## Set exercise
Reproduce every line of the data below verbatim, without changing a single character.

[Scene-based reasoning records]
— Start —
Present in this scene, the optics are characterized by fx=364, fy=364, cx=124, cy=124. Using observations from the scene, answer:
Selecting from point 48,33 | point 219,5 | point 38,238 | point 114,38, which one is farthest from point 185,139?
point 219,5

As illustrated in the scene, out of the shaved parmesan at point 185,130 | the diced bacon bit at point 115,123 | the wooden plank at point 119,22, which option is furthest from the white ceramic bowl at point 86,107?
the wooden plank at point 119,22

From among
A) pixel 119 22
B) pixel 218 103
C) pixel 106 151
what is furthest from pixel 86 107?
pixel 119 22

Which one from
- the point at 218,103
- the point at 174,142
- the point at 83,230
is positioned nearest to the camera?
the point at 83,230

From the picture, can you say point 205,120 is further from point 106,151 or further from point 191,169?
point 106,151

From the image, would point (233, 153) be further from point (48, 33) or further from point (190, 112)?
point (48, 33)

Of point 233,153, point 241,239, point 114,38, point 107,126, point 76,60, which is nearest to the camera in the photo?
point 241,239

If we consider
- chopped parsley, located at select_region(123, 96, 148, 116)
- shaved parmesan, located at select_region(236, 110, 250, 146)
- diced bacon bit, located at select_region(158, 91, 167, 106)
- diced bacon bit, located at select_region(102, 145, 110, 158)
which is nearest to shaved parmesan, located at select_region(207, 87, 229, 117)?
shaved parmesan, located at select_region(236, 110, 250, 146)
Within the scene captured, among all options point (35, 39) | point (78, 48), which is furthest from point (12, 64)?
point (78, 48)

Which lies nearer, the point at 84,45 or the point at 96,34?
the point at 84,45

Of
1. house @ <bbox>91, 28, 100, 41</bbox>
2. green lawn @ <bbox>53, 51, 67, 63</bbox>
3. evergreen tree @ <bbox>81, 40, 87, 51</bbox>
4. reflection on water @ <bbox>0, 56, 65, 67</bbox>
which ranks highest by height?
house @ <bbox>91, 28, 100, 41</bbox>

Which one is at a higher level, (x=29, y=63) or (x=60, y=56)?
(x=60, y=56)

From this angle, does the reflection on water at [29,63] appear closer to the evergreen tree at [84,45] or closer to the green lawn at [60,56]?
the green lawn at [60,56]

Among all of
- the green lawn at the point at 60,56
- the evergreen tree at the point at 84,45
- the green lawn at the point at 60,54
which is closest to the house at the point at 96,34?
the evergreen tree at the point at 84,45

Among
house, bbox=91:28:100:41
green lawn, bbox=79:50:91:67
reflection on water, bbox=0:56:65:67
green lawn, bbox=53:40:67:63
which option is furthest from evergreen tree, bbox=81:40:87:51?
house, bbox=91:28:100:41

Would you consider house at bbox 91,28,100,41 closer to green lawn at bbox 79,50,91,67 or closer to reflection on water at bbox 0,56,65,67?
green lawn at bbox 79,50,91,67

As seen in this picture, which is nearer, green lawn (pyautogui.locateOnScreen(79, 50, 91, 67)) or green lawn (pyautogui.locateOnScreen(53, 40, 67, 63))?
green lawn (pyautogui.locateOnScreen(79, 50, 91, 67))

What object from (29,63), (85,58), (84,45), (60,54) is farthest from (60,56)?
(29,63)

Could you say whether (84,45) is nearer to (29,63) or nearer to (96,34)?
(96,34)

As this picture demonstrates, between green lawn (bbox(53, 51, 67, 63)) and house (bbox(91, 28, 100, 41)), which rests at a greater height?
— End —
## Exercise result
Present in this scene, the optics are characterized by fx=364, fy=364, cx=124, cy=124. Using observations from the scene, answer:
Selecting from point 48,33 | point 219,5 | point 38,238 | point 114,38, which one is farthest from point 185,139?
point 219,5

As illustrated in the scene, out of the shaved parmesan at point 185,130 | the diced bacon bit at point 115,123 | the wooden plank at point 119,22, which option is furthest from the white ceramic bowl at point 86,107?
the wooden plank at point 119,22

From among
A) pixel 119 22
B) pixel 218 103
C) pixel 106 151
what is furthest from pixel 86 107?
pixel 119 22

Which one from
- the point at 218,103
- the point at 174,142
- the point at 83,230
is positioned nearest to the camera?
the point at 83,230

From the picture, can you say point 205,120 is further from point 106,151 or further from point 191,169?
point 106,151

From the image, would point (233, 153) be further from point (48, 33) or further from point (190, 112)?
point (48, 33)

Of point 233,153, point 241,239, point 114,38, point 107,126, point 76,60, which is nearest to the camera in the photo?
point 241,239

If we consider
- chopped parsley, located at select_region(123, 96, 148, 116)
- shaved parmesan, located at select_region(236, 110, 250, 146)
- diced bacon bit, located at select_region(158, 91, 167, 106)
- diced bacon bit, located at select_region(102, 145, 110, 158)
which is nearest to shaved parmesan, located at select_region(207, 87, 229, 117)?
shaved parmesan, located at select_region(236, 110, 250, 146)
Within the scene captured, among all options point (35, 39) | point (78, 48), which is furthest from point (12, 64)?
point (78, 48)

Which lies nearer, the point at 84,45 or the point at 96,34?
the point at 84,45

Of
1. house @ <bbox>91, 28, 100, 41</bbox>
2. green lawn @ <bbox>53, 51, 67, 63</bbox>
3. evergreen tree @ <bbox>81, 40, 87, 51</bbox>
4. reflection on water @ <bbox>0, 56, 65, 67</bbox>
which ranks highest by height?
house @ <bbox>91, 28, 100, 41</bbox>

Which one is at a higher level, (x=29, y=63) or (x=60, y=56)?
(x=60, y=56)

From this angle, does the reflection on water at [29,63] appear closer to the evergreen tree at [84,45] or closer to the green lawn at [60,56]?
the green lawn at [60,56]

Among all of
- the green lawn at the point at 60,56
- the evergreen tree at the point at 84,45
- the green lawn at the point at 60,54
which is closest to the house at the point at 96,34?
the evergreen tree at the point at 84,45

Among
house, bbox=91:28:100:41
green lawn, bbox=79:50:91:67
reflection on water, bbox=0:56:65:67
green lawn, bbox=53:40:67:63
which option is furthest from evergreen tree, bbox=81:40:87:51?
house, bbox=91:28:100:41

Would you consider house at bbox 91,28,100,41 closer to green lawn at bbox 79,50,91,67 or closer to reflection on water at bbox 0,56,65,67?
green lawn at bbox 79,50,91,67

As seen in this picture, which is nearer, green lawn (pyautogui.locateOnScreen(79, 50, 91, 67)) or green lawn (pyautogui.locateOnScreen(53, 40, 67, 63))?
green lawn (pyautogui.locateOnScreen(79, 50, 91, 67))

What object from (29,63), (85,58), (84,45), (60,54) is farthest from (60,56)?
(29,63)

Could you say whether (84,45) is nearer to (29,63) or nearer to (96,34)?
(96,34)

As this picture demonstrates, between green lawn (bbox(53, 51, 67, 63)) and house (bbox(91, 28, 100, 41)), which rests at a greater height?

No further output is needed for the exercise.